Trump’s statements were criticized by Ukraine’s Crimean Tatar community, indigenous people of Crimea, who in February 2014 clashed with a covert Russian army in Simferopol during large protests, while Ukrainian troops were blocked by the Russian army on their bases in Crimea.

“The Mejlis of the Crimean Tatar people declares that the only legitimate way to end the Russia-Ukraine war, establish a guaranteed and just peace in the region, is the deoccupation of Crimea and other occupied territories of Ukraine and the restoration of Ukraine’s territorial integrity within its internationally recognized borders,” the Mejlis said in a statement Thursday.

“Any other options threaten consequences in which the suffering of the people, including the indigenous Crimean Tatar people, due to violations of their fundamental rights, may reach catastrophic proportions,” the Crimean Tatar representative body in exile added.

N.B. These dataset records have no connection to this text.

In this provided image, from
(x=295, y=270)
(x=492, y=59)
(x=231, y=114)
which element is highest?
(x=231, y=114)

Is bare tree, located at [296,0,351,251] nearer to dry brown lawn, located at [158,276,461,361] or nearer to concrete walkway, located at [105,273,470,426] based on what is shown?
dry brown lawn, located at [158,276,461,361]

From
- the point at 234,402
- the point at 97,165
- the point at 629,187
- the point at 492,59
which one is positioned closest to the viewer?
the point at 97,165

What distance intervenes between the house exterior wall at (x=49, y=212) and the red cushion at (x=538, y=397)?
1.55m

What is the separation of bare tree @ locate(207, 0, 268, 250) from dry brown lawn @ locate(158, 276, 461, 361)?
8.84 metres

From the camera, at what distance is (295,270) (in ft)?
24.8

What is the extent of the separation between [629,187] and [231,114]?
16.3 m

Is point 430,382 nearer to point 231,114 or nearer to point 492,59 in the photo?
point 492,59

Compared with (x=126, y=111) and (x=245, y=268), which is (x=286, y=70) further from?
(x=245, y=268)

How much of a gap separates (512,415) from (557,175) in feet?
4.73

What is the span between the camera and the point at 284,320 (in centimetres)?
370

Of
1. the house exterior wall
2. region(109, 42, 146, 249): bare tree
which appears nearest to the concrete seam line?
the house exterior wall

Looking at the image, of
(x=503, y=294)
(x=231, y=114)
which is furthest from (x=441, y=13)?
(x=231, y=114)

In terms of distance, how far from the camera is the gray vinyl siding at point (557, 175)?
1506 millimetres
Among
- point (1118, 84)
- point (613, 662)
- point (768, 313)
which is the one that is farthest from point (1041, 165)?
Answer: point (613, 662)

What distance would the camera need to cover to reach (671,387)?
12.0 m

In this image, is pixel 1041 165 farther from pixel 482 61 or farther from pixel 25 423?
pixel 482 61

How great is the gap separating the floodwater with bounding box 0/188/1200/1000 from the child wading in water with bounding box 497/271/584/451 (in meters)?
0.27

In the Time interview, Trump also said that his campaign promise that he would end the Ukraine war in one day was “said in jest.”

“I said that figuratively, and I said that as an exaggeration, because to make a point,” Trump said. “Obviously, people know that when I said that, it was said in jest.”

On Thursday, Trump said he has his “own deadline” for reaching a ceasefire deal in Ukraine, though he did not specify what it is. “We want it to be fast,” he said. “We have a deadline. After that, we will have a very much different attitude.”